▸ Written tasks:
• a. Decide whether each statement below agrees with the forum thread about the hungry cat: (i) ScampiCat asks gooner42 to get the cat a microchip; (ii) gooner42 says he doesn't let the cat in at night; (iii) gooner42 says he has a catflap. For each one, answer yes or no and quote the words from the thread that settle it.
• b. In the forum thread about the hungry cat, who does ScampiCat suggest calling instead of going to a vet?
• c. Output word for word the part of the forum thread about the hungry cat that begins at the words "Later, the cat" and stops after the words "before at night?".

▸ Document passage:
◆ ◆ ◆ ◆
He could be neglected as chillminx has said, but I also worry that:

A. He is a stray with no owners.
or
B. He does have owners but is lost or missing


Assuming either of the above are true then it makes sense that he is so hungry and I would hate to tell you to stop feeding him and ignore him in that kind of situation
Getting him scanned for a microchip is the first step to establishing what the full situation is. If he is a stray he can then have the chance to find a loving home. If he is lost, he can be reunited with his owners via the details on his chip.


----------



## gooner42 (Jun 30, 2015)

I think you might be right in what you say.

I will get him microchipped, assuming he is still coming. Maybe best he gets a loving home. He probably needs someone with plenty of time to look after him and often around. I am out most of the day. Also, I don't have a catflap.


----------



## gooner42 (Jun 30, 2015)

To Chhillminx,

Understand what you say. My behaviour was drawn out of frustration, of him constantly being around, and not giving me peace, I guess I got it wrong initially.

Its diffcult when you don't have time for a cat to be around you all the time, which is waht this cat needs.


----------



## ScampiCat (Oct 11, 2014)

gooner42 said:


> I think you might be right in what you say.
> 
> I will get him microchipped, assuming he is still coming. Maybe best he gets a loving home. He probably needs someone with plenty of time to look after him and often around. I am out most of the day. Also, I don't have a catflap.


Just so we are absolutely clear here and there's no misunderstandings, I'm saying get him SCANNED to see if he already has a Microchip. Not asking you to get him a microchip yourself.
I hope you made the distinction clear when you spoke to the vet? (a lot of vets will scan first anyway, but just in case....)

It's understandable if you don't have the time to care for him. Looking after a pet is a big commitment. Instead of going to a vets at all it may be best to call Cats Protection or a local rescue and explain the situation, if you can find a rescue that will take him he will be scanned as a matter of course.


----------



## gooner42 (Jun 30, 2015)

There have been a few developments this evening.

Firstly, either the cat or one like him, was chased up the path by the houses where I live. When I checked afterwards, the aggressor cat ran away from me and I kept on seeing a cat looking like the chased cat. Maybe the chased cat had approached the aggressor cat which it got angry about.

Later, the cat visiting me went into my back garden, but I don't let him in at night. He disappeared after not getting his way.

Soon after, I heard a cat fight, so he may have annoyed another cat or stepped on its territory.

I then heard neighbours looking for their boy, so maybe it is their cat? But strangely they haven't been interested about it before at night?


----------



## gooner42 (Jun 30, 2015)

chillminx said:


> I don't mean to sound rude, but I am not sure what you expect the poor cat to do? You fed him which encouraged him to think he is welcome in your home, and that he could rely on you as a food station. So he keeps coming back for food because that is what hungry cats do when they find a friendly human to feed them!
◆ ◆ ◆ ◆
▸ Dataset entries:
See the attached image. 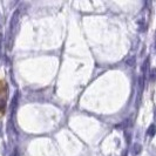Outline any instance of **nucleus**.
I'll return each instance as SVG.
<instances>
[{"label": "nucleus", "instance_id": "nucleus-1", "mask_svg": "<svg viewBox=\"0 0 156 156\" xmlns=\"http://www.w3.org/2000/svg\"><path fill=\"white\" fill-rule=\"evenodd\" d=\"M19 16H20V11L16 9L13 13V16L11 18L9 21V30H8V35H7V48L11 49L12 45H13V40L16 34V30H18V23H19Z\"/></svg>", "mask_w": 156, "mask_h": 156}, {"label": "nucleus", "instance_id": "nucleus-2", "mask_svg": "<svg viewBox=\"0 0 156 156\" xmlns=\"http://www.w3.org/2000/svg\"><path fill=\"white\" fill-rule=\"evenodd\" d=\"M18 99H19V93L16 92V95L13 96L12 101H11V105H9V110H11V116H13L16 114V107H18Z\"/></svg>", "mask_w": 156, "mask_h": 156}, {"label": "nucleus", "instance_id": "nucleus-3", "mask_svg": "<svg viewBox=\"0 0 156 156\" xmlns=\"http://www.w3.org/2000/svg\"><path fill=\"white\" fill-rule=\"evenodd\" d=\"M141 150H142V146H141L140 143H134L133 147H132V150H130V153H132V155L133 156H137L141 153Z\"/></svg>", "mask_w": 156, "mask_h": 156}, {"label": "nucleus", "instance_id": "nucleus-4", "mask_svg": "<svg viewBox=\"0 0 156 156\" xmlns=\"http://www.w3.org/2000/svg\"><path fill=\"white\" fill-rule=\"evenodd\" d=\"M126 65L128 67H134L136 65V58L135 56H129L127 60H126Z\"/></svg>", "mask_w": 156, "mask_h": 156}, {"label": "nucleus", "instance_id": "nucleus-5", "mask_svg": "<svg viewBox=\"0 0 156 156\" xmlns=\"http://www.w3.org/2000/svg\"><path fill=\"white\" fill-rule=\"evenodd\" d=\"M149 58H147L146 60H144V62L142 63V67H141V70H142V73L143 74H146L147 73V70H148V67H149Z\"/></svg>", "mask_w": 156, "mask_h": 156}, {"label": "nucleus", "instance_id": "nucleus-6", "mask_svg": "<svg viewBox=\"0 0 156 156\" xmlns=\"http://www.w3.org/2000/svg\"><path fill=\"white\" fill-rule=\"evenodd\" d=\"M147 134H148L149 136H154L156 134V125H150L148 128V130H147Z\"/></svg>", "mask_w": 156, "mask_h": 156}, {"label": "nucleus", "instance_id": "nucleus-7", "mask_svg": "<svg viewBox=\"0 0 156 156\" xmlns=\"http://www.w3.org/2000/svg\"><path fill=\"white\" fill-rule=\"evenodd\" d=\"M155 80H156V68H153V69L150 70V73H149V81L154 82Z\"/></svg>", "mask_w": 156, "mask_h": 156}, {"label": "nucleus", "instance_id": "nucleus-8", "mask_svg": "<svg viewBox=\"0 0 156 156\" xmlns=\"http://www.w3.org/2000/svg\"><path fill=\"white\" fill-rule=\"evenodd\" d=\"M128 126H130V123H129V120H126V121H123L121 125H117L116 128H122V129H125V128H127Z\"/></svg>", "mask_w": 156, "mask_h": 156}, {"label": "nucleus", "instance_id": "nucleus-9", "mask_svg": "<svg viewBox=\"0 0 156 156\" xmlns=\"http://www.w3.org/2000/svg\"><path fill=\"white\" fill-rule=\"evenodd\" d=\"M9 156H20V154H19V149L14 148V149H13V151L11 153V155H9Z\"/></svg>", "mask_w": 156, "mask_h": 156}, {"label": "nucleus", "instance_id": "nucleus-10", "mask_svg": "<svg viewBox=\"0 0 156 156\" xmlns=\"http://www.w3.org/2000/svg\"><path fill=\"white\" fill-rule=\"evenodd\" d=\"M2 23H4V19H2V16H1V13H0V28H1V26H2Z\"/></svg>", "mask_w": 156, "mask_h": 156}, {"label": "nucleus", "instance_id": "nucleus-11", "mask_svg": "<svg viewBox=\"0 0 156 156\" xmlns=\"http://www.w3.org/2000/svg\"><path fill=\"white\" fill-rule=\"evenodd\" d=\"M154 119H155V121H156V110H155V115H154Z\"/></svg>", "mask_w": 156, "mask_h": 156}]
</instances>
◆ ◆ ◆ ◆
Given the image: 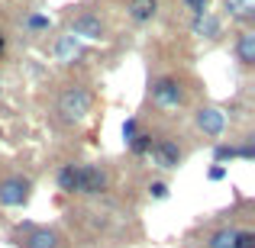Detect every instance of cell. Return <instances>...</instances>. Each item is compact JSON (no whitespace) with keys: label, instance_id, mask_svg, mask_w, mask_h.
◆ ◆ ◆ ◆
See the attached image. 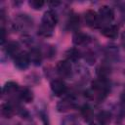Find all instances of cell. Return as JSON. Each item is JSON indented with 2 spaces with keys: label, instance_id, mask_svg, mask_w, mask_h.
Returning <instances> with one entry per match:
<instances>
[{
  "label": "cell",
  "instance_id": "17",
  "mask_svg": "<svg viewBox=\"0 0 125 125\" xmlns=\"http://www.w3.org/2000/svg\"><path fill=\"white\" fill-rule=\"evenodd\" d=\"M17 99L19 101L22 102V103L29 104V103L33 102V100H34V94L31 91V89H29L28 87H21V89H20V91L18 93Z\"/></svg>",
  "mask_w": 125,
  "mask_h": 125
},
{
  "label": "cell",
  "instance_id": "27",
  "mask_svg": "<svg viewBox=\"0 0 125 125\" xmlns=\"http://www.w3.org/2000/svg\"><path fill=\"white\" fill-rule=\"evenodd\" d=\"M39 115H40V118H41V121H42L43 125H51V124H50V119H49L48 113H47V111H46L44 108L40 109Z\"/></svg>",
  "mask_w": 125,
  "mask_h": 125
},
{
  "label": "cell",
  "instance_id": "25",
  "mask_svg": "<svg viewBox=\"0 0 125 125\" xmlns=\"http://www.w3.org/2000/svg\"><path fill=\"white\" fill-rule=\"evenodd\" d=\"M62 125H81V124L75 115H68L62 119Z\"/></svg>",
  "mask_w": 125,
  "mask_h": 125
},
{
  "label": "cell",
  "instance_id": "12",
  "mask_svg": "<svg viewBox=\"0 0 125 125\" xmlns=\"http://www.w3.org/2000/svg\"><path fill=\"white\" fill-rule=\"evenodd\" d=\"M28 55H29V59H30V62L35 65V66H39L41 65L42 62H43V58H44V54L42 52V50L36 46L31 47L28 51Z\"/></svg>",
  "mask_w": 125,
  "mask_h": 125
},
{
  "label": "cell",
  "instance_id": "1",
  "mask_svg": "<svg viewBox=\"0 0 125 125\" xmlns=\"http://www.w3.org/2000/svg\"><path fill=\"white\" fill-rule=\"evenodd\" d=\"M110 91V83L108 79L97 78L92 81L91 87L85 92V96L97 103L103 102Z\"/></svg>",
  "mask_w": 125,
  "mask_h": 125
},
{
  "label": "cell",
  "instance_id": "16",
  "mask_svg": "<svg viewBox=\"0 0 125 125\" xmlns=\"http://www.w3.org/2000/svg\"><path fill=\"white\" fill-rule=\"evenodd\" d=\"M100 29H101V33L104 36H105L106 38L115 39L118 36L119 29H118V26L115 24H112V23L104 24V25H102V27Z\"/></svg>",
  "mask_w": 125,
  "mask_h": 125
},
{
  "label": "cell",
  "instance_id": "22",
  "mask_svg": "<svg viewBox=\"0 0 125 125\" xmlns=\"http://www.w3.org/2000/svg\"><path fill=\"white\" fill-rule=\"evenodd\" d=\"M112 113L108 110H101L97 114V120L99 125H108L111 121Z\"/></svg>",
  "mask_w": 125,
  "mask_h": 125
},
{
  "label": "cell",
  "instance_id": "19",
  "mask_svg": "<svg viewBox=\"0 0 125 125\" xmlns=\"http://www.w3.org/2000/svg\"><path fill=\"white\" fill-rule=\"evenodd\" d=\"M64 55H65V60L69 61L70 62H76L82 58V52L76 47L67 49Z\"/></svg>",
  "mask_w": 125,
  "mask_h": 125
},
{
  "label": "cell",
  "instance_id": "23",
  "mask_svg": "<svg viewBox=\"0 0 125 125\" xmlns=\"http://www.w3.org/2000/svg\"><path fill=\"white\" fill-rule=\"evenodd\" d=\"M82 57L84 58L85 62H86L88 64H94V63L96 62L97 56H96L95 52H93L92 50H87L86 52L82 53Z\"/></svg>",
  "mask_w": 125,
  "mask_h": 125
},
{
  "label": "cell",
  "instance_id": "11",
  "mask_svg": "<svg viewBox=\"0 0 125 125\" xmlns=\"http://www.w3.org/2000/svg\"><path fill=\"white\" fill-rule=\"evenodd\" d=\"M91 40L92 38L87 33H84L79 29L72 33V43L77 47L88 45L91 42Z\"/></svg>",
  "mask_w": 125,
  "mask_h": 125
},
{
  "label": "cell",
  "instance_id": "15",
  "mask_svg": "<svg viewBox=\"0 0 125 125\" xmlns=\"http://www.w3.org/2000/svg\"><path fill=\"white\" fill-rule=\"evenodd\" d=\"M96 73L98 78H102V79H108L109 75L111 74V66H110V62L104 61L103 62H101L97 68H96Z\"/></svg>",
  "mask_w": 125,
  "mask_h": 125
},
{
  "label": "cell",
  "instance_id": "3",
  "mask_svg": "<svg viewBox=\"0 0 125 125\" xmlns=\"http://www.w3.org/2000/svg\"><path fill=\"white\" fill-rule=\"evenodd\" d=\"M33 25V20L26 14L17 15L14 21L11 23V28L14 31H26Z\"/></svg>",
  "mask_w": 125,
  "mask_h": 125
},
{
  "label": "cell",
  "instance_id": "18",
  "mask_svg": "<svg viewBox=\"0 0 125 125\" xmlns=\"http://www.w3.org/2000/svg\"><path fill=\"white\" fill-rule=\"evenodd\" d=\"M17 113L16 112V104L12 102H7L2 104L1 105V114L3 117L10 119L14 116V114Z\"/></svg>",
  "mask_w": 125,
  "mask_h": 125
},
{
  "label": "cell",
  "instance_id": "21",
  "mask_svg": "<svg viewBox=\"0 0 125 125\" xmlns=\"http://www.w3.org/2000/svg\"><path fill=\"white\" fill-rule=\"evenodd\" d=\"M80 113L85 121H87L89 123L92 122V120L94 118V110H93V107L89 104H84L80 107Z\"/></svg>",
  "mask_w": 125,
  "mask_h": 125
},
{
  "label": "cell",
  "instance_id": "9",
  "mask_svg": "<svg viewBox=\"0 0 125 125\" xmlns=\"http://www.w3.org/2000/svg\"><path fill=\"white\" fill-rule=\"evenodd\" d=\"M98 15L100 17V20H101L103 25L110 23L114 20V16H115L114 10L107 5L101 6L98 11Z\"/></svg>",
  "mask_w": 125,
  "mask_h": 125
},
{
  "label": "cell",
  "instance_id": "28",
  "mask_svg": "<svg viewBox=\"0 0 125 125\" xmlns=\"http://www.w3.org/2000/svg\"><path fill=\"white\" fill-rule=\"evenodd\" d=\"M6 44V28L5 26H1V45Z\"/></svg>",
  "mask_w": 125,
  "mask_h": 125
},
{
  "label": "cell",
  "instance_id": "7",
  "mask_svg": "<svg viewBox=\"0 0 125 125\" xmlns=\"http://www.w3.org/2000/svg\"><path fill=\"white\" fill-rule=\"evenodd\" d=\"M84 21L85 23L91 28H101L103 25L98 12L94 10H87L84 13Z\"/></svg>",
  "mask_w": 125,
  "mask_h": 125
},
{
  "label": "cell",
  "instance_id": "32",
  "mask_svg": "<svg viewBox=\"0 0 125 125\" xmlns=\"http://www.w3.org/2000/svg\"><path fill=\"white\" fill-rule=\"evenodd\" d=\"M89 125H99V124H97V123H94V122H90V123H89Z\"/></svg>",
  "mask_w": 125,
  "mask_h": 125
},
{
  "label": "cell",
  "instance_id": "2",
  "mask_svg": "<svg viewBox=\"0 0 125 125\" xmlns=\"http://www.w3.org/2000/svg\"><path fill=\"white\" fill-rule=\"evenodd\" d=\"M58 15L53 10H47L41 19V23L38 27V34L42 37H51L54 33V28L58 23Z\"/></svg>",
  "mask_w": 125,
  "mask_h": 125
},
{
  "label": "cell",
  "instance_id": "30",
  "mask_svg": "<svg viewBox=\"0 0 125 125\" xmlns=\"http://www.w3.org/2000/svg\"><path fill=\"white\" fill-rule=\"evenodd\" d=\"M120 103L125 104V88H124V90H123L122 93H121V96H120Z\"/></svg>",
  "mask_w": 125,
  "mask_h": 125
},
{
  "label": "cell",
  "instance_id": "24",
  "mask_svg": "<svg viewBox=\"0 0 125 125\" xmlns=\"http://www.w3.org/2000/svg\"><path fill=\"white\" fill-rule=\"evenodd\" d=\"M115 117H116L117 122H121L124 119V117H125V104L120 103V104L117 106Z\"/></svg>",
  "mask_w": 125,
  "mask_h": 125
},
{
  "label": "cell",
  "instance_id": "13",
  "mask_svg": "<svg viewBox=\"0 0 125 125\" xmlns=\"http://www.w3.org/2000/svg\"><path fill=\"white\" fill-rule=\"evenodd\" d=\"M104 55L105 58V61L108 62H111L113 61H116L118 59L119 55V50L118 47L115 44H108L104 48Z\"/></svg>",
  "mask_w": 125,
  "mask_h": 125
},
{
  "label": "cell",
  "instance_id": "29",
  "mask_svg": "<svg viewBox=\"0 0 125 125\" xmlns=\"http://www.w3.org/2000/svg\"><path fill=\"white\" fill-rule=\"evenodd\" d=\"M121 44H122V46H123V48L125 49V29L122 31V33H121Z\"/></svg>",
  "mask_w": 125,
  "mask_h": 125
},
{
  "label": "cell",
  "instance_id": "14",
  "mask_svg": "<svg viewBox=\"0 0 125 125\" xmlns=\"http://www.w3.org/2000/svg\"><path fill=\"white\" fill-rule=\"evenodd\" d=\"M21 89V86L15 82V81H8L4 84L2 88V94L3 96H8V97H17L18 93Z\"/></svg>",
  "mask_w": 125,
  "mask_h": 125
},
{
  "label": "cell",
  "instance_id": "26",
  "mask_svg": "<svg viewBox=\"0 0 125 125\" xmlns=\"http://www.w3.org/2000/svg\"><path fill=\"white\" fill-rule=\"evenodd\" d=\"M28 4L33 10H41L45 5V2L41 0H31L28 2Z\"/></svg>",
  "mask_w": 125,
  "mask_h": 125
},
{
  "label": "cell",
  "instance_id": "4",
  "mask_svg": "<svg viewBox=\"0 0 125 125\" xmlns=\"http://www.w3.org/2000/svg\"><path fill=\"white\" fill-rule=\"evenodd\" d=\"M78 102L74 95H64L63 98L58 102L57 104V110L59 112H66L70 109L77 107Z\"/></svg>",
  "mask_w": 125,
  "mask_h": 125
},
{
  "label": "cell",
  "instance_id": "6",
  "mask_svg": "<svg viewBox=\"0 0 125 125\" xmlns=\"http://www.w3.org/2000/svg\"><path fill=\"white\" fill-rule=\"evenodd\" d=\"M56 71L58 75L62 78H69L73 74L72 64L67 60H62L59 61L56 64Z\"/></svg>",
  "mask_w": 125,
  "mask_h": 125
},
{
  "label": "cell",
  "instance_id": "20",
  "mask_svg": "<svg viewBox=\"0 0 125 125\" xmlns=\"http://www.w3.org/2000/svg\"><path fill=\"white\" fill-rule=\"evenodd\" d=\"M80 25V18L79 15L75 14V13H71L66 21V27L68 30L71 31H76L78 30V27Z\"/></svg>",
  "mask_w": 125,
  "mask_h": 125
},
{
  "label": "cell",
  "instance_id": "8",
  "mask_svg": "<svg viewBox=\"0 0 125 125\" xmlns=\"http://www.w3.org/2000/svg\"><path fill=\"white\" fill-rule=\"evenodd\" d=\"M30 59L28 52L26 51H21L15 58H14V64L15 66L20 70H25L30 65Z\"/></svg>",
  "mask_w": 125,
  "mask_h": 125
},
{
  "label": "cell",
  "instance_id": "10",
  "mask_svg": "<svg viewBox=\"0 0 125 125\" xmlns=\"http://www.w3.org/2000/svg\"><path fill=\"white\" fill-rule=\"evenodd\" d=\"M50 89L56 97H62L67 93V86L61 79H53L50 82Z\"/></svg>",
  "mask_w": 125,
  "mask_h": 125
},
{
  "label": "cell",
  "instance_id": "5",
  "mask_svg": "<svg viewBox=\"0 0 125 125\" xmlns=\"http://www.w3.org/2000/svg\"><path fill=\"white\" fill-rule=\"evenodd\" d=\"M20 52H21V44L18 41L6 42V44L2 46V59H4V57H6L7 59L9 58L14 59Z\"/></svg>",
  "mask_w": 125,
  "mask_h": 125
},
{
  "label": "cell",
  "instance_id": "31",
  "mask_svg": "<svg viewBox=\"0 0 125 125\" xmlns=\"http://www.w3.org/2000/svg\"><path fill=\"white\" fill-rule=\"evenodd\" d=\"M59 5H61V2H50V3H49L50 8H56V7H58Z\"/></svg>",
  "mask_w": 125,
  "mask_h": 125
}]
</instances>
◆ ◆ ◆ ◆
▸ Outputs for the tasks:
• a.
(i) No: "Not asking you to get him a microchip yourself."
(ii) Yes: "I don't let him in at night."
(iii) No: "Also, I don't have a catflap."

• b. Cats Protection or a local rescue.

• c.
Later, the cat visiting me went into my back garden, but I don't let him in at night. He disappeared after not getting his way.

Soon after, I heard a cat fight, so he may have annoyed another cat or stepped on its territory.

I then heard neighbours looking for their boy, so maybe it is their cat? But strangely they haven't been interested about it before at night?